Q. My wife’s father, who she adored, has died and she is to be his sole beneficiary. She intends to import a mass of low-grade ‘ornaments’ and unappealing furniture into our home. I’m afraid these things will, to be blunt, lower the tone of the house I inherited myself. I am fairly well-known in the art world – so it matters. Any advice, Mary?
– Name and address withheld
A. Enthuse to your wife that you feel her late father’s possessions, so redolent of his distinctive character, would get lost if inserted piecemeal into the existing decor of your house. Instead, why not make it a project to magically recreate the atmosphere of his former home by clearing a room and turning it over to his memory? She is bound to agree that placing all of the incoming ornaments and furniture into the one space would allow the inheritance to more powerfully resonate.
Q. I run a small charitable organisation in which endeavour I am given invaluable pro bono assistance by a web designer. My problem is that my husband keeps introducing himself to this young man as though they have never met before. I worry that my helper will be offended, thinking my husband must have deemed him not worthy of remembering. What should I do?
– L.G., Dorset
A. Next time you are working with the young man, ask him to hold on while you quickly ring your sister (or similar close relative). Within his earshot dial your own number and leave a message along these lines: ‘Please don’t be offended that X didn’t recognise you again. He hardly recognises me these days.’ Without further explanation, turn back to the young man and carry on with your work.
Q. Weekend guests in the country will need to charge their electric vehicles. If they do so, should the host’s electricity be provided gratis? The instincts of generous hosts will be to give the electricity, but over time this will represent a major transfer of the cost of weekending from guest to host, equivalent to buying a tank of petrol or diesel for one’s guests.
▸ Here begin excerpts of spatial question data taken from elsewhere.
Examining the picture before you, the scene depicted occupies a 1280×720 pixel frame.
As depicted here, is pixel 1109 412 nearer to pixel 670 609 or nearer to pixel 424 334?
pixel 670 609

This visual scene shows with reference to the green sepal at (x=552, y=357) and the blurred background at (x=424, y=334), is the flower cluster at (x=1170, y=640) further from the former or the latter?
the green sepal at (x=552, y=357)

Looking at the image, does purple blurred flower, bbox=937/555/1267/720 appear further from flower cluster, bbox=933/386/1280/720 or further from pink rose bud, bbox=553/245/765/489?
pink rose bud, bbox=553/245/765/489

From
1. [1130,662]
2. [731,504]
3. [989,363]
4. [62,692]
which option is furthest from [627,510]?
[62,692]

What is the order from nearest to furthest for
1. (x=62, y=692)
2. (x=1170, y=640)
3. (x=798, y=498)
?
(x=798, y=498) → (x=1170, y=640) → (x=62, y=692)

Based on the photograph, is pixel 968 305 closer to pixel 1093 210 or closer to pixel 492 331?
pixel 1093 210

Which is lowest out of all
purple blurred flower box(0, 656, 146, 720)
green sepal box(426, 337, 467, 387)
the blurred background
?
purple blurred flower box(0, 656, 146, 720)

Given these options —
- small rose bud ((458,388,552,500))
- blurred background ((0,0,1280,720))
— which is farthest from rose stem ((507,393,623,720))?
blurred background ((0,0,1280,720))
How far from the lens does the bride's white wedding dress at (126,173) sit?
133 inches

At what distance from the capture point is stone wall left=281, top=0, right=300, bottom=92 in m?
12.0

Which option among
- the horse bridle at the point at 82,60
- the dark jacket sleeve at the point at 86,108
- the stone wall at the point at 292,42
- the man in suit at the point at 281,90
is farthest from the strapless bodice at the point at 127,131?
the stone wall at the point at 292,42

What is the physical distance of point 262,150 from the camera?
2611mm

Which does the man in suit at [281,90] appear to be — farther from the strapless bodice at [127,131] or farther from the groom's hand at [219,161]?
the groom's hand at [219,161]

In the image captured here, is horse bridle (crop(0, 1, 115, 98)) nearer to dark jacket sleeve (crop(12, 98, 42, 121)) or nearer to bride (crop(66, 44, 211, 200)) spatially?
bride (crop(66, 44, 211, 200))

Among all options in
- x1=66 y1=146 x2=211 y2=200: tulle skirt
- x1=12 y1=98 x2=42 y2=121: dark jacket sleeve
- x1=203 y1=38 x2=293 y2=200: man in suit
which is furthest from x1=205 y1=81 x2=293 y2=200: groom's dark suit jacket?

A ruling from you will ensure that both hosts and guests know the form before the question arises.
– J.H., Raynham, Norfolk
A. As a host, you are prepared to pay for the other resources your guests will use – logs, hot water etc, to say nothing of food and wine. To ask for £15.10, the average cost of a full charge, will strike a contrastingly inhospitable note. Bear in mind that if they bring their own car, you are being spared the cost of petrol involved in their collection from and delivery back to the railway station. Don’t mention the cost, but if they insist on paying, then gratefully accept.